Your objective ▸
List each line of the material below that contains the word "tree". Matching is case-sensitive.

Exercise material ▸
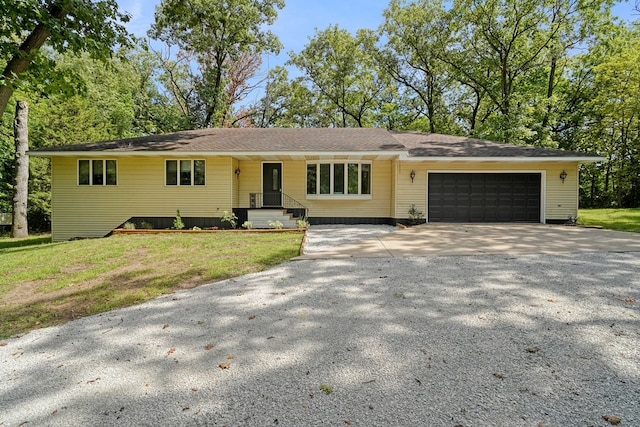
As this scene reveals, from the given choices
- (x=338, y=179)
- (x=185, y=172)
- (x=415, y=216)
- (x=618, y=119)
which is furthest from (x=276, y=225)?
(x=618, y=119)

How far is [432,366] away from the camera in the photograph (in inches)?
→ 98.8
---
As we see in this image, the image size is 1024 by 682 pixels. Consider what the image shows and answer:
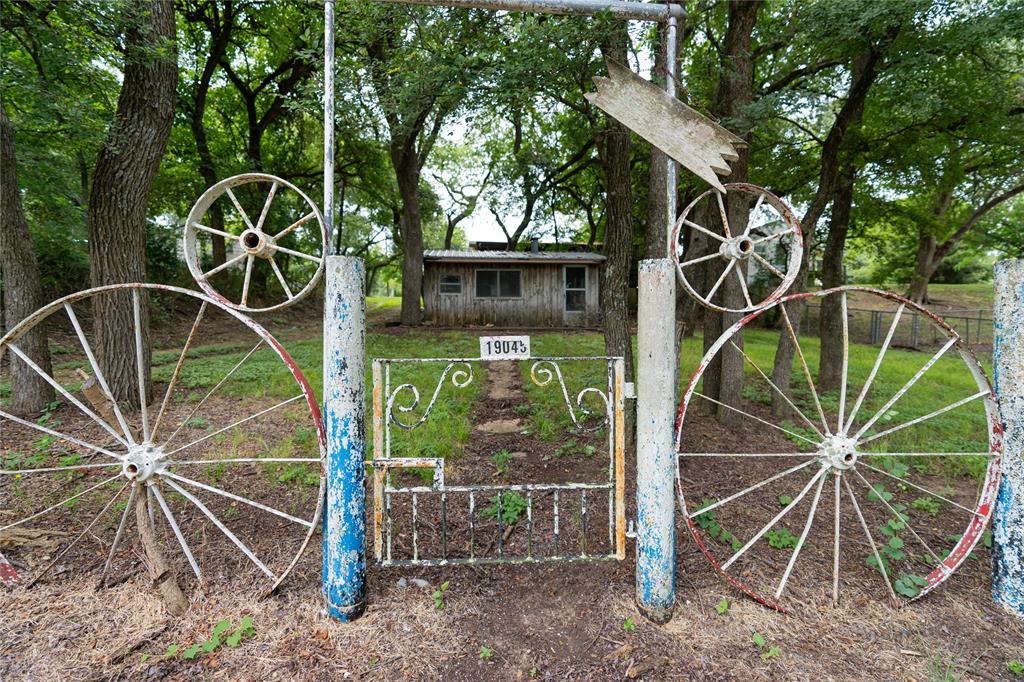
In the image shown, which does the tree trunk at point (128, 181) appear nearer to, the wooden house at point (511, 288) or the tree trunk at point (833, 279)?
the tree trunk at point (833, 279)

Exercise solution ▸
In the image shown, which does the tree trunk at point (128, 181) appear nearer to, the wooden house at point (511, 288) or the tree trunk at point (833, 279)?
the tree trunk at point (833, 279)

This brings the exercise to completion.